After assembling your victim, and installing your Linux distro of choice (just do a basic install, we will do all the drive preparation and partitioning later)… At this time you’ll need a monitor and keyboard attached to the NAS.

Network setup
First we have to set up networking. If you didn’t set it up during installation, it probably defaults to DHCP. DHCP is bad because that means your server’s IP will change all the time. You can set static IP in /etc/network/interfaces (on Debian/Ubuntu at least), and remember to set your router to exclude that IP from the DHCP pool, otherwise it may hand out this IP to another computer, and bad things will happen.

Here is my /etc/network/interfaces (note the weird address for router.
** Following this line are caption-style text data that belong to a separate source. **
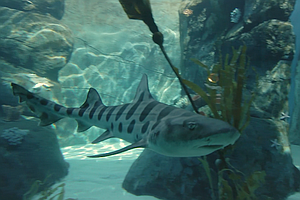 Increasing Number Of Leopard Sharks Off La Jolla Attracts...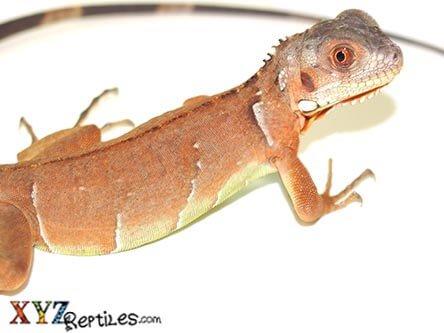 Red Iguana for Sale - xyzReptiles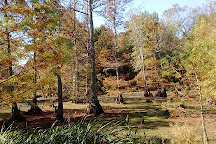WC Johnson Park, Collierville, United States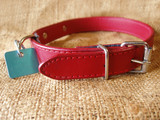 dog collar with identification tag poster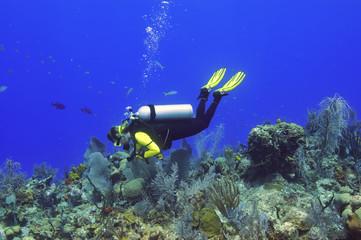 Woman exploring a reef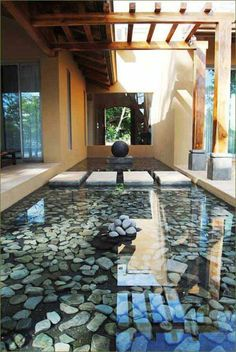 Many people have a dream of building their own water garden or backyard ponds around the home. Water garden and backyard ponds are a type of man-made water feature. They have been a home landscaping…MoreMore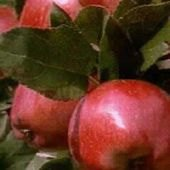 Things to do with kids: Pick Your Own Apple Farms For Families On Long Island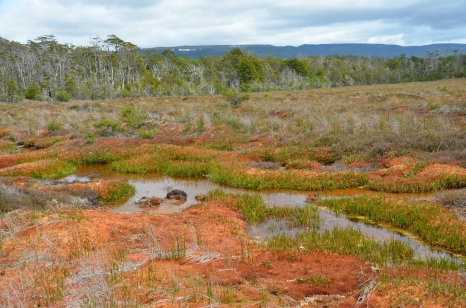 Pool, lawn and hummock landforms in Patagonia.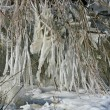 Frozen branches — Stock Photo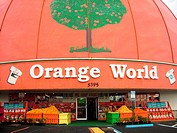 Orlando, FL, Florida, Kissimmee, Orange World, fruit stand, grapefruit, oranges, World's Largest Orange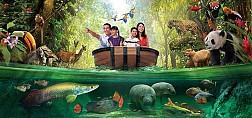 Khu sinh thái đa dạng trong River Safari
I have a weird router. Yours is probably at .1)

# This file describes the network interfaces available on your system
# and how to activate them. For more information, see interfaces(5).

# The loopback network interface
auto lo
iface lo inet loopback

# The primary network interface
auto eth0
#iface eth0 inet static
iface eth0 inet static
address 192.168.1.50
netmask 255.255.255.0
gateway 192.168.1.254

Then do

ifdown eth0
ifup eth0

to reset the network interface (if you are doing this over ssh, make sure you type them in one line… “ifdown eth0 && ifup eth0″ for obvious reasons).
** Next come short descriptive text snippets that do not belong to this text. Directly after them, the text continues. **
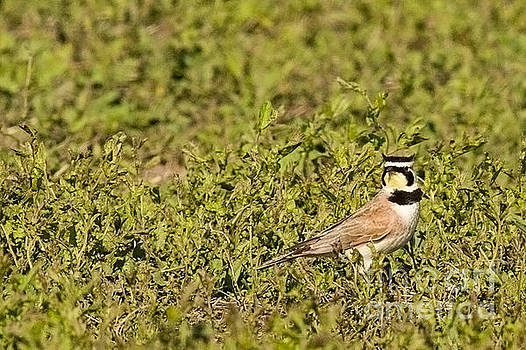 Horned Lark on the Prairie by Natural Focal Point Photography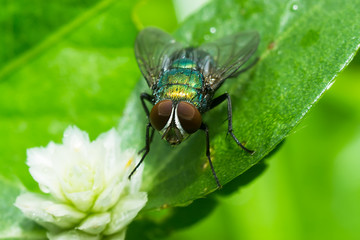 Closeup of House fly.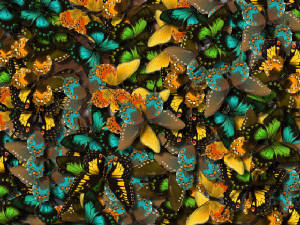 butterflybackground.jpg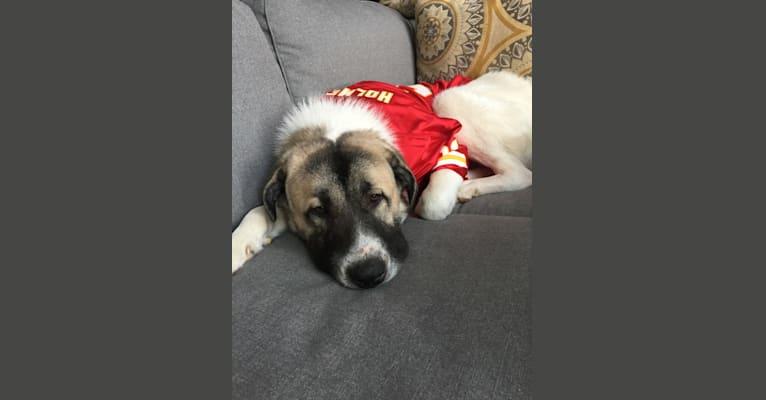 Photo of Roscoe, a Great Pyrenees and Anatolian Shepherd Dog mix in Auburn, Kansas, USA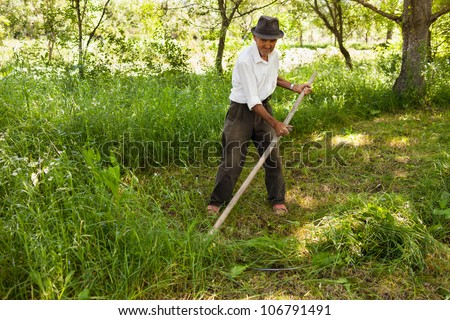 Old farmer mowing the lawn near the forest with a vintage scythe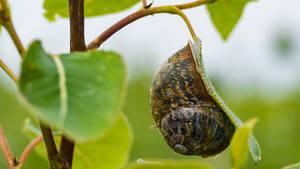 Snail shell on leaf
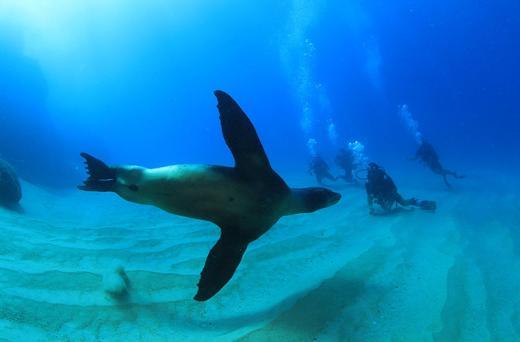 Los Cabos Diving Programs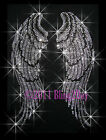 LARGE Angel Wings Rhinestone Iron on Transfer Bling Hot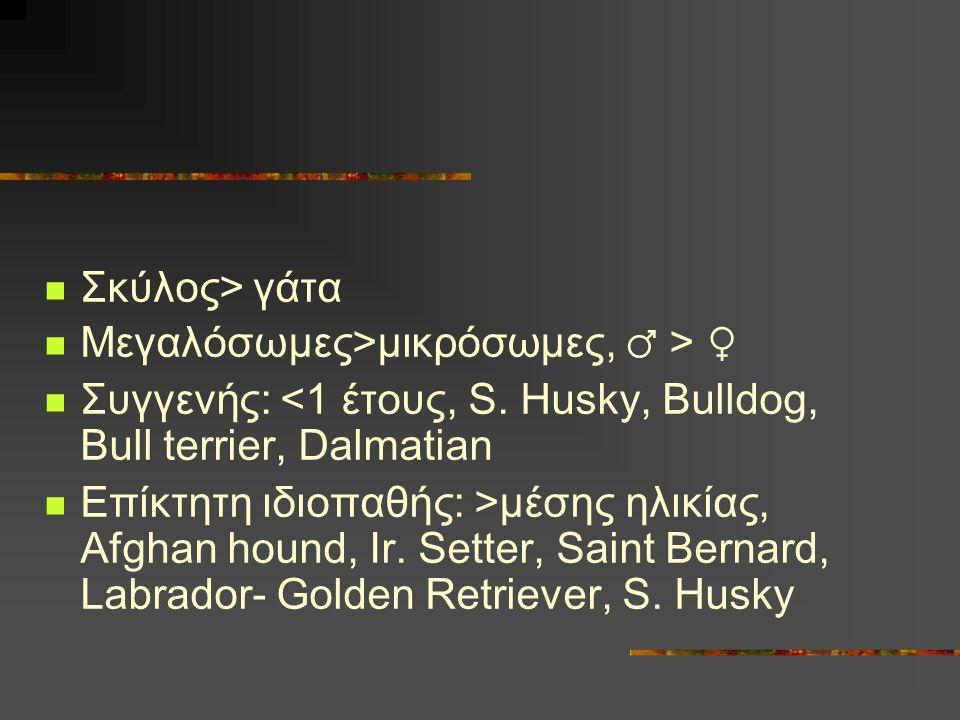 Σκύλος> γάτα Μεγαλόσωμες>μικρόσωμες, ♂ > ♀ Συγγενής: <1 έτους, S. Husky, Bulldog, Bull terrier, Dalmatian.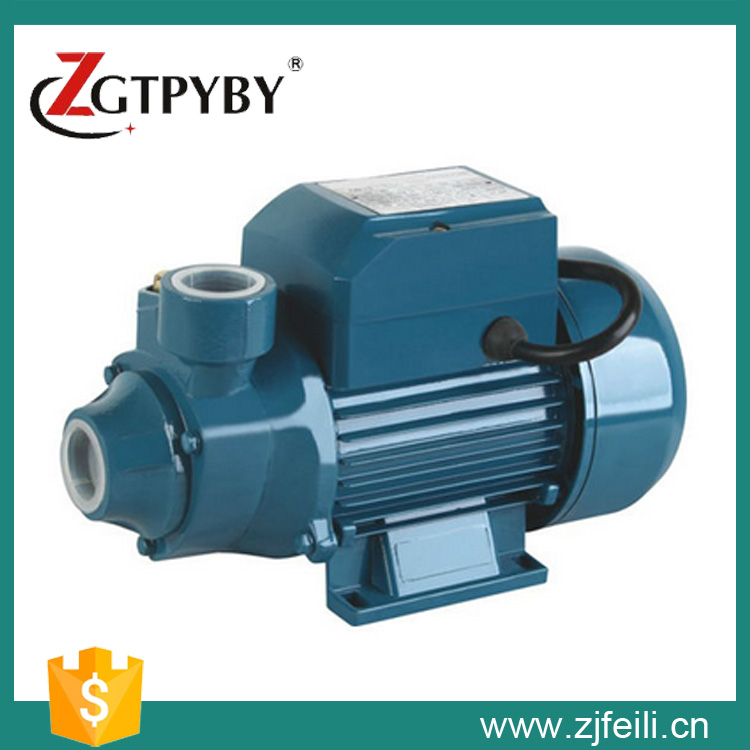 Exported to 58 countries irrigation water pump garden pump for Garden water pump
Make sure the interface is running at 1000 mbps, full duplex

matthew@nas:~$ dmesg|grep eth0
[ 1.713278] e1000: eth0: e1000_probe: Intel(R) PRO/1000 Network Connection
[ 15.115988] ADDRCONF(NETDEV_UP): eth0: link is not ready
[ 15.145697] e1000: eth0 NIC Link is Up 1000 Mbps Full Duplex, Flow Control: RX/TX
[ 15.146953] ADDRCONF(NETDEV_CHANGE): eth0: link becomes ready
[ 25.840015] eth0: no IPv6 routers present
[ 229.880116] e1000: eth0 NIC Link is Down
[ 323.301869] e1000: eth0 NIC Link is Up 1000 Mbps Full Duplex, Flow Control: RX/TX

Everything from this point on can be done over the network with SSH!

Disk preparation

Since the disks are brand new (or only has data you don’t care about), now would be a good time to do a destructive read-write test to make sure the media is good. This is especially important if you are using old harddrives. Not required, just recommended.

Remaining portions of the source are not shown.